Don’t Confuse Your Google Search With My Medical Degree

In a recent letter to the editor (“Spec a conspirator,” March 31), the author rails against the “corporate corruption that dominates both our political and academic landscape.” He accuses the Spectator of being a conspirator in a facade. Cry! These are very strong accusations which are based on a recent article, “The illusion of evidence-based medicine” in the British Medical Journal (BMJ) (16 March 2022). In my opinion, the letter is ill-conceived and the author misinformed.

Evidence-based medicine (EBM) refers to the use of the best available evidence to make decisions about the care of individual patients. The best available evidence is based on the highest quality research. In the 1970s and 1980s, the Department of Epidemiology and Biostatistics at McMaster University was a pioneer in advocating the principles of EBM. Here are examples of these guiding principles: “How do you determine if a treatment does more good than harm? and “How do you rate the quality of a test?” EBM provides a hierarchy of criteria for judging the quality of a study. Today, EBM is ubiquitous and embedded in everything we do in treating our patients. Before EBM, medical decision-making was based on the opinion and experience of physicians. While these are valuable, they have resulted in the use of many ineffective, harmful and expensive treatments.

The BMJ article was not original research but just opinion. It focuses on the corporate sector, which produces drugs. Many interventions commonly used in daily practice, including medications, surgery, and diagnostic tests, have been evaluated with EBM. In my own area, large randomized trials done over 50 years ago found that in women with breast cancer, lumpectomy had the same survival as mastectomy. Today in Canada, about 70% of women with breast cancer have lumpectomies. In women who undergo a lumpectomy, radiation therapy to the breast after surgery is standard. This is based on the results of clinical trials (including one conducted in Ontario), which showed that radiation reduced the risk of local recurrence. (Note that these surgery and radiotherapy trials did not involve the corporate sector).

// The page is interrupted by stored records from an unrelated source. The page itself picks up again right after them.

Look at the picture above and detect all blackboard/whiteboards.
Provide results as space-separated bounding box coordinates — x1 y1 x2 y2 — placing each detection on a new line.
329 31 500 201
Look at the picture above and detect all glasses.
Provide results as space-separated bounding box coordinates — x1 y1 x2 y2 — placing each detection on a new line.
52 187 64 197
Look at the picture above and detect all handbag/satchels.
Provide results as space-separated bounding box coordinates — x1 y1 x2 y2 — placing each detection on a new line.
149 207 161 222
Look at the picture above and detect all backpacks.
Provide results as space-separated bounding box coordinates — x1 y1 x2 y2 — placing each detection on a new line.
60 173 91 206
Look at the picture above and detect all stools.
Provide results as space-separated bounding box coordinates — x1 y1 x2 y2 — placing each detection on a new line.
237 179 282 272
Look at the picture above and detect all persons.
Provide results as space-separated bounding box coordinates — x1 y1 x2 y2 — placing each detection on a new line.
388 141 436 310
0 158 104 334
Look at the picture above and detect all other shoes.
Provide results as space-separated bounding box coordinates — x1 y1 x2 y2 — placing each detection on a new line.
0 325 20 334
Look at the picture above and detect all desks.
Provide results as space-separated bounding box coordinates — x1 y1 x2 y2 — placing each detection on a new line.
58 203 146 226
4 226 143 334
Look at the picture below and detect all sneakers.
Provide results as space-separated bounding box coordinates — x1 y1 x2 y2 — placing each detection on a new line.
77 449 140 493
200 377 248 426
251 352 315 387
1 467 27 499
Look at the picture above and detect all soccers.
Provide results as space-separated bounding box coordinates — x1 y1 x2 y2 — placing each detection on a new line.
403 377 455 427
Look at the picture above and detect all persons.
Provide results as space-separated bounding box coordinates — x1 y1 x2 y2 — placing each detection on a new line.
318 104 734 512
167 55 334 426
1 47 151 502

The letter writer posits that medical research (both in academia and in the corporate sector) is only pursued if there is the inherent possibility of phenomenal profit. Balderdash and insulting! Most academics and pharmaceutical companies do research because they want to help patients and improve health. The reality today is that the pharmaceutical industry produces all drugs. They are used to fight disease, prolong life and improve quality of life. The introduction of immunotherapies for lung cancer, kidney cancer and melanoma now gives hope to patients who previously had dismal prognoses.

It costs a pharmaceutical company billions of dollars to develop a single drug. Governments cannot invest the funds needed for research and development. Therefore, it is not unreasonable for the pharmaceutical industry to recoup their investment. I am not trying to defend companies, only to explain the current reality. The design and conduct of clinical trials is a very complex subject.

I spent 40 years as an academic researcher conducting clinical trials to benefit my patients. Yes, some of the trials that have evaluated new drugs have been supported by the pharmaceutical industry. I have always been guided by EBM in my research and clinical practice. I hope my commentary has given Spectator readers a better understanding of EBM and its complex relationship to research and health care.

Mark Levine CM MD, is a professor in the Department of Oncology at McMaster University and a retired medical oncologist.